Back to Super Productivity

File-Based Sync Architecture

docs/sync-and-op-log/diagrams/04-file-based-sync.md

18.4.422.6 KB
Original Source

File-Based Sync Architecture

Last Updated: January 2026 Status: Implemented

This document contains diagrams explaining the unified operation-log sync architecture for file-based providers (WebDAV, Dropbox, LocalFile).

Overview

File-based sync uses a single sync-data.json file that contains:

  • Full application state snapshot
  • Recent operations buffer (last 200 ops)
  • Vector clock for conflict detection
  • Archive data for late-joining clients
mermaid
flowchart TB
    subgraph Remote["Remote Storage (WebDAV/Dropbox/LocalFile)"]
        subgraph Folder["/superProductivity/"]
            SyncFile["sync-data.json
━━━━━━━━━━━━━━━━━━━
Encrypted + Compressed"]
        end
    end

    subgraph Contents["sync-data.json Contents"]
        direction TB
        Meta["📋 Metadata
• version: 2
• syncVersion: N (locking)
• schemaVersion
• lastModified
• clientId
• checksum"]

        VClock["🕐 Vector Clock
• {clientA: 42, clientB: 17}
• Tracks causality"]

        State["📦 State Snapshot
━━━━━━━━━━━━━━━━━━━
• tasks: TaskState
• projects: ProjectState
• tags: TagState
• notes: NoteState
• globalConfig
• issueProviders
• planner
• simpleCounters
• taskRepeatCfg"]

        Archive["📁 Archive Data
━━━━━━━━━━━━━━━━━━━
• archiveYoung: ArchiveModel
• archiveOld: ArchiveModel
━━━━━━━━━━━━━━━━━━━
Ensures late-joiners get
full archive history"]

        Ops["📝 Recent Operations (last 200)

→ Data section

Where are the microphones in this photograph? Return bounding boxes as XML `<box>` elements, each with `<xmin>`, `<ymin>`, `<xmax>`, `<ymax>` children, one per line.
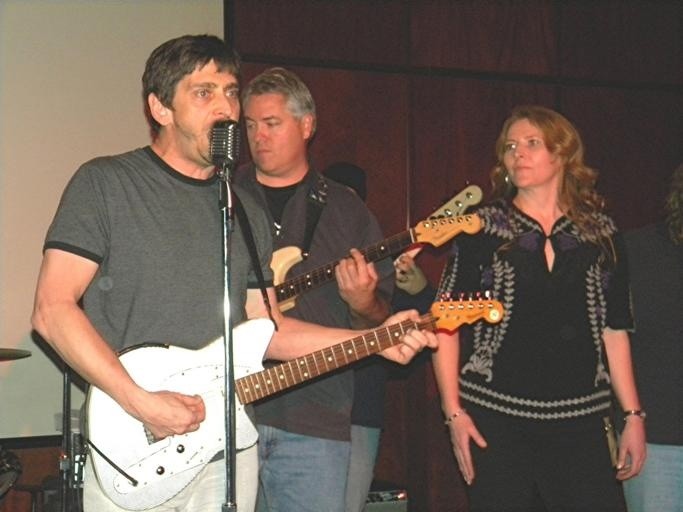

→ Short problem
In the file-based sync page, repeat the passage that opens with the words containing "docs/sync-and-op-log/diagrams/04-file-based-sync.md" and closes with "(WebDAV, Dropbox, LocalFile).".

→ Answer to this exercise
docs/sync-and-op-log/diagrams/04-file-based-sync.md

18.4.422.6 KB
Original Source

File-Based Sync Architecture

Last Updated: January 2026 Status: Implemented

This document contains diagrams explaining the unified operation-log sync architecture for file-based providers (WebDAV, Dropbox, LocalFile).